SLAs contextualize what is NOT a problem

We all carry this implied baggage with us. Going by the examples above, today none of us consider using a million commodity machines to do something as being unusual. However, with no scientific reason whatsoever, it was considered bad and undesirable until Google came along and made it okay.

Again, having SLAs helped Google focus on what is NOT a problem. What is NOT the objective. What is NOT a goal. This is more important than you’d think. The ability to ignore unnecessary baggage is a powerful tool.

Do you need those factories? Do you need that to be a singleton? Does that have to be global? SLAs fight over-engineering.

SLAs encourage system solutions

What? That sounds crazy! It’s true nonetheless.

When programmers were told they could no longer have buffer overflows, they began working on Rust. When developers were told to solve the dependency problem, they flocked to containers. When developers were told to make apps portable, they made Javascript faster.

On the other hand, recipe-driven development, not being forced and held to an outcome, kept going the complex way. Its solution to buffer overflows was more static analysis, more scanning, more compiler warnings, more errors, more interns, more code reviews. Its solution to the dependency problem was more XML-based dependency manifests and all the baggage of semantic versioning. Its solution to portable apps was more virtual machines, yet one more standard, more plugins, etc.

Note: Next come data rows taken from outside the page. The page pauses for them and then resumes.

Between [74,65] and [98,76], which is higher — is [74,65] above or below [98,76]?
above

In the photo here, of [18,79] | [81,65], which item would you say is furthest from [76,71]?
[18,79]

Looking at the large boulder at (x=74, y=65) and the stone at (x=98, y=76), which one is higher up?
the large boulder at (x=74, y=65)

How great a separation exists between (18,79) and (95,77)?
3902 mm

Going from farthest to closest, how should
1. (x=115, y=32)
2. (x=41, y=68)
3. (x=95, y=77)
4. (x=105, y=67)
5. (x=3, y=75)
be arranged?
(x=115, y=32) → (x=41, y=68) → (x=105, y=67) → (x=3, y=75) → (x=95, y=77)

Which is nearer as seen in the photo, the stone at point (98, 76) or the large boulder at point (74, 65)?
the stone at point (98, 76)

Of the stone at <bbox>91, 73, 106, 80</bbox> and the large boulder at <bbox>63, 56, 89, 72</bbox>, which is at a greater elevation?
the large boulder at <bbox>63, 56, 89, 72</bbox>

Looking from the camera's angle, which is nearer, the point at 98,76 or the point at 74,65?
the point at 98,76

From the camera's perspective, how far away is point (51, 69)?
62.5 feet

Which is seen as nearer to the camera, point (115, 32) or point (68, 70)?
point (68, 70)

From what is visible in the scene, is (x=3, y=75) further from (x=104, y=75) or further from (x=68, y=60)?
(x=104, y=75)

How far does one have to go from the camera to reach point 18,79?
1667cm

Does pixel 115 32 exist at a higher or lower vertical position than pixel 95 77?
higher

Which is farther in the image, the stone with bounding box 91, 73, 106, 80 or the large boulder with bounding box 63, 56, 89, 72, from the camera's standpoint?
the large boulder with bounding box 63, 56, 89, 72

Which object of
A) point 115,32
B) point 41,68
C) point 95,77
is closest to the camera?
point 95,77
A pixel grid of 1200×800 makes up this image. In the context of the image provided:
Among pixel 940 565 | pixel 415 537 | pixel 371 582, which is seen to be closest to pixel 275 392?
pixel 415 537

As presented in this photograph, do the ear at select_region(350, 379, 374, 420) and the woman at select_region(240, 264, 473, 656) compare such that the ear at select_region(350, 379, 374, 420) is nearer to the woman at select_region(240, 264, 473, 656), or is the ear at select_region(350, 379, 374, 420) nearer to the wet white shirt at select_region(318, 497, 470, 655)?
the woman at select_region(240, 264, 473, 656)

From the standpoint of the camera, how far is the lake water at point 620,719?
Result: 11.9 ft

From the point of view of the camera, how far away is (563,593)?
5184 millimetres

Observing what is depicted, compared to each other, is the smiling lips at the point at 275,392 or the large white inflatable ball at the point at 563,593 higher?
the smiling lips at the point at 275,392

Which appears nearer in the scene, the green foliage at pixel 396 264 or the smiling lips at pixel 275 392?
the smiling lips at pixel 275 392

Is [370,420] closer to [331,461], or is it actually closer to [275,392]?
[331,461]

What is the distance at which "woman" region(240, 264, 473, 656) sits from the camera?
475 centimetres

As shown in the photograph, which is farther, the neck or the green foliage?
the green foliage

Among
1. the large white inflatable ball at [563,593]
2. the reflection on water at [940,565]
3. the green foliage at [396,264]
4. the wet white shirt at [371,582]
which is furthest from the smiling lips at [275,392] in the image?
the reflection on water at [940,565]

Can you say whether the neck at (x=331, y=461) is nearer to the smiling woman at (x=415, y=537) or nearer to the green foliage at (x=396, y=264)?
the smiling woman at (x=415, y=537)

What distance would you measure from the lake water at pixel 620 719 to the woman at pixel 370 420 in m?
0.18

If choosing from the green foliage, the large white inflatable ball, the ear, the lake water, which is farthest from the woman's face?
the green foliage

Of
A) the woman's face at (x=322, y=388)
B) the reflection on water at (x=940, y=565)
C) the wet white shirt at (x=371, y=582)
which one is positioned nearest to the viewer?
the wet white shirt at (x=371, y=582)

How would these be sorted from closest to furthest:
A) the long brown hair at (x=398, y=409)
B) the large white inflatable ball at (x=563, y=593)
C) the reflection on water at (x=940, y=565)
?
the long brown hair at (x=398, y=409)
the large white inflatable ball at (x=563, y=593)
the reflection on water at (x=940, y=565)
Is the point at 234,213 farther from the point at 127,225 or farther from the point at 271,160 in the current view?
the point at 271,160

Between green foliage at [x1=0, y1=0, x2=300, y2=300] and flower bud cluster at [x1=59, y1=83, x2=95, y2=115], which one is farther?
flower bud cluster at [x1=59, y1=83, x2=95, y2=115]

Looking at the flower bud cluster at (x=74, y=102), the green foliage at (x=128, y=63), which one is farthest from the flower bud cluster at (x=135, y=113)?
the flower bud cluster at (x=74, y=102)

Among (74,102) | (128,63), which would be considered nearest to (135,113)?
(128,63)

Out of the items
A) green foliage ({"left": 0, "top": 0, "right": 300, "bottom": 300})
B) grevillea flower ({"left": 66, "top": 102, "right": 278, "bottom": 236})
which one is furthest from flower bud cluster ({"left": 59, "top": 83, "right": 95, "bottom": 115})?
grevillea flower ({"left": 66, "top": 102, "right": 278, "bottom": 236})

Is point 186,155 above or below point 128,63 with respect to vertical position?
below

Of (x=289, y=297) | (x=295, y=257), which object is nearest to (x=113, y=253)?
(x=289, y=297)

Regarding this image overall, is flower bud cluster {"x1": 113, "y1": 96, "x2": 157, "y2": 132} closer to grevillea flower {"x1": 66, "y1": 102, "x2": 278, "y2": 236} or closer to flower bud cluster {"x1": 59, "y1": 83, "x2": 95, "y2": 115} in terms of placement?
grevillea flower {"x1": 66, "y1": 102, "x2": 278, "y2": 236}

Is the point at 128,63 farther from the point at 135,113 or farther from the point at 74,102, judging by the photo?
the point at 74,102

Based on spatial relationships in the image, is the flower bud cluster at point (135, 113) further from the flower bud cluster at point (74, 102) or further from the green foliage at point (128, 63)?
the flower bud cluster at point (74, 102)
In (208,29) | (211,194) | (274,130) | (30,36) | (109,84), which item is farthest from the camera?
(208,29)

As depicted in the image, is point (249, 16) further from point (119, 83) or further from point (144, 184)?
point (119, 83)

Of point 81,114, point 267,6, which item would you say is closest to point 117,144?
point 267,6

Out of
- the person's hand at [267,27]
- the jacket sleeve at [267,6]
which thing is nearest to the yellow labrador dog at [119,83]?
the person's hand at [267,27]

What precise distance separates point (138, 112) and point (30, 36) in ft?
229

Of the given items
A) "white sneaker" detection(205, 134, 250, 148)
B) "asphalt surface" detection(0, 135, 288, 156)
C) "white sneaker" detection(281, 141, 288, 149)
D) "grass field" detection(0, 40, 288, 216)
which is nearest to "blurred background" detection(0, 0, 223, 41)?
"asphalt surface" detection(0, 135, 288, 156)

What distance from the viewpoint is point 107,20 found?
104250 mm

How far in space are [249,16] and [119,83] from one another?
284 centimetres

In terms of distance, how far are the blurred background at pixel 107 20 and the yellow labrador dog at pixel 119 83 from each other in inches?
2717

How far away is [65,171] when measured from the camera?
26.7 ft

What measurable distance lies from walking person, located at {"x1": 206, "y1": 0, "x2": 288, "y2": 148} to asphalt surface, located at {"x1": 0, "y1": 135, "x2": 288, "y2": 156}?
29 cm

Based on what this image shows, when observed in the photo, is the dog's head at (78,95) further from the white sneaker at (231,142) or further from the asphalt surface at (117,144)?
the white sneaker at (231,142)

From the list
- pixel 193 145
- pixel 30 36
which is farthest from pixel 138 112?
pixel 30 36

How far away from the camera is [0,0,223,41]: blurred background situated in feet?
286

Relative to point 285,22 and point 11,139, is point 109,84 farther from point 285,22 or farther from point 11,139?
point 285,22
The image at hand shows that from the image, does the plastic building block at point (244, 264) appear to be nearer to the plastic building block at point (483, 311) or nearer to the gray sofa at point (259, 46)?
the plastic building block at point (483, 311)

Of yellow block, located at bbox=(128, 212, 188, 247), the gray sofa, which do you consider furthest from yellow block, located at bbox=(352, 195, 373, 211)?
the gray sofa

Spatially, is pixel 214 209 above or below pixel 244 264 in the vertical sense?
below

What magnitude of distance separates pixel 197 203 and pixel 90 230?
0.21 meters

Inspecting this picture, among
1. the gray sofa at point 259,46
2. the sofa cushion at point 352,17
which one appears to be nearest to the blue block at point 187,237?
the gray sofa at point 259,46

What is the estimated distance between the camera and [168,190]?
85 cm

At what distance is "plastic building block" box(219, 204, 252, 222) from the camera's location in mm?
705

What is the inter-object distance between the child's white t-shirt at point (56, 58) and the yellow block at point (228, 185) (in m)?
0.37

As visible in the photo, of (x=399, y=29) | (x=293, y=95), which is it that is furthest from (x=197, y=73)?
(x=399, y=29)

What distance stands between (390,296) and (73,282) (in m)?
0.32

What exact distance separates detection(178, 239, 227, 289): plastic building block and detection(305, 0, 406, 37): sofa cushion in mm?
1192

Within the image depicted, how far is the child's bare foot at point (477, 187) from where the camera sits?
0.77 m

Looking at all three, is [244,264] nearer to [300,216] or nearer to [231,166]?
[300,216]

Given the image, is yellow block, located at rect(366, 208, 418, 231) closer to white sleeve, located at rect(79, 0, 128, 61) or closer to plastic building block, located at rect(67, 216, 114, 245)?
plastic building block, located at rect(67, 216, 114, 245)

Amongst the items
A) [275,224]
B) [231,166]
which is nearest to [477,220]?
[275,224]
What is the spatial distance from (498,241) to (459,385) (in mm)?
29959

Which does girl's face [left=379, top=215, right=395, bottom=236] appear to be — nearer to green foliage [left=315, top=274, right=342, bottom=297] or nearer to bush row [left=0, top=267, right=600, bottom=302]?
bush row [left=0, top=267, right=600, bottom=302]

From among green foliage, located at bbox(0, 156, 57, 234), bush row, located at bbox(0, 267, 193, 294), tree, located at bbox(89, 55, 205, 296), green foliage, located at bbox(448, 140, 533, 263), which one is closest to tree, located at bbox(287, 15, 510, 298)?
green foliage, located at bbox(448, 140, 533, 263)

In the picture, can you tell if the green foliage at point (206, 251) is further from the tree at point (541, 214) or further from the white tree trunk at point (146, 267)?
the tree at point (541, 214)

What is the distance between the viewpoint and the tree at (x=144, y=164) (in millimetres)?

Without SLAs Polyverse wouldn’t exist

How much do I believe in SLA-driven development? Do I have proof that the approach of first having the goal and working backwards works? Polyverse is living proof.

When we saw the Premera hack, and if we wondered what the BEST in the world is, we’d have thought of even MORE scanning, and MORE detection and MORE AI and MORE neural networks, and maybe some MORE blockchain. Cram in as much as we can.

But when we asked ourselves “If the SLA is to not lose more than ten records a year or bust,” we reached a very different systemic conclusion.

When Equifax happened, if we’d asked ourselves what the state of the art was, we would do MORE code reviews, MORE patching, FASTER patching, etc.

Instead we asked, “What has to happen to make the attack impossible?” We came up with Polyscripting.

Welcome to the most counterintuitive, and yet widely empirically proven, and widely used conclusion in Software Engineering. Picking the best doesn’t give you the best. Picking a goal leads to better than anything the world has to offer today.

Google proved it. Facebook proved it. Apple proved it. Microsoft proved it. They all believe in it. Define goals. Focus on them. Ignore everything else. Change the world.